Kürz L, Wagner S, George A L, Rüdel R
Abteilung für Allgemeine Physiologie, Universität Ulm, D-89069 Ulm, Germany.
Pflugers Arch. 1997 Jan;433(3):357-63. doi: 10.1007/s004240050288.
The sensitivity of the human skeletal muscle Cl- channel, hClC-1, towards various sulfhydryl-reactive agents was tested with the channel expressed in Xenopus oocytes and in human embryonic kidney cells. External but not internal Zn2+, at 1 mM, substantially reduced the current without affecting activation parameters. External Cd2+ and Hg2+ as well as organic mercurial compounds reduced the Cl- currents to a similar degree. With the mutant channel hClC-1 D136G, presumed to have a defective voltage sensor, external Zn2+ also reduced the current without effect on the altered gating. These findings suggest that hClC-1 contains cysteine residues near the extracellular face that may directly influence ion conduction. Since Zn2+ can also bind to histidine side chains, we tested the effect of compounds with either more cysteine- or more histidine-specificity. The results confirm the involvement of cysteine(s) in the observed effects but do not exclude the involvement of histidine(s).

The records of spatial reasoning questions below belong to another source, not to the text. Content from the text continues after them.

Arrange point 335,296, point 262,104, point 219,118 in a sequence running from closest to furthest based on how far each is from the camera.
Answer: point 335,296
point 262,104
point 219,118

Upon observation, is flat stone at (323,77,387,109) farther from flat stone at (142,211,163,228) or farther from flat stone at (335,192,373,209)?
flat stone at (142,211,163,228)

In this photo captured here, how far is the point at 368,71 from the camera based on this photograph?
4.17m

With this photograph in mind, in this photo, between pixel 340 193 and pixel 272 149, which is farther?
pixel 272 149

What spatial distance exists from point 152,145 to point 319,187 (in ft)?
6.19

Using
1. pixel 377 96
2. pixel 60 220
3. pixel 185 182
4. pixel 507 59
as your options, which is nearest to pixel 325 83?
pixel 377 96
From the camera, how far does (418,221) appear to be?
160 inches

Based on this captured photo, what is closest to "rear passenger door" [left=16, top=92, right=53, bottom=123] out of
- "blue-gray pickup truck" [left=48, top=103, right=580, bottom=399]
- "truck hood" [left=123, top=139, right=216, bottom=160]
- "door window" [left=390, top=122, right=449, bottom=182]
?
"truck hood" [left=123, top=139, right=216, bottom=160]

利用非洲爪蟾卵母细胞和人胚肾细胞中表达的氯离子通道,测试了人类骨骼肌氯离子通道hClC-1对各种巯基反应性试剂的敏感性。外部(而非内部)1 mM的Zn2+能显著降低电流,但不影响激活参数。外部的Cd2+、Hg2+以及有机汞化合物能使氯离子电流降低到相似程度。对于推测电压感受器有缺陷的突变通道hClC-1 D136G,外部Zn2+同样能降低电流,且不影响改变后的门控。这些发现表明,hClC-1在细胞外表面附近含有半胱氨酸残基,可能直接影响离子传导。由于Zn2+也能与组氨酸侧链结合,我们测试了对半胱氨酸或组氨酸特异性更强的化合物的作用。结果证实了半胱氨酸参与了观察到的效应,但不排除组氨酸的参与。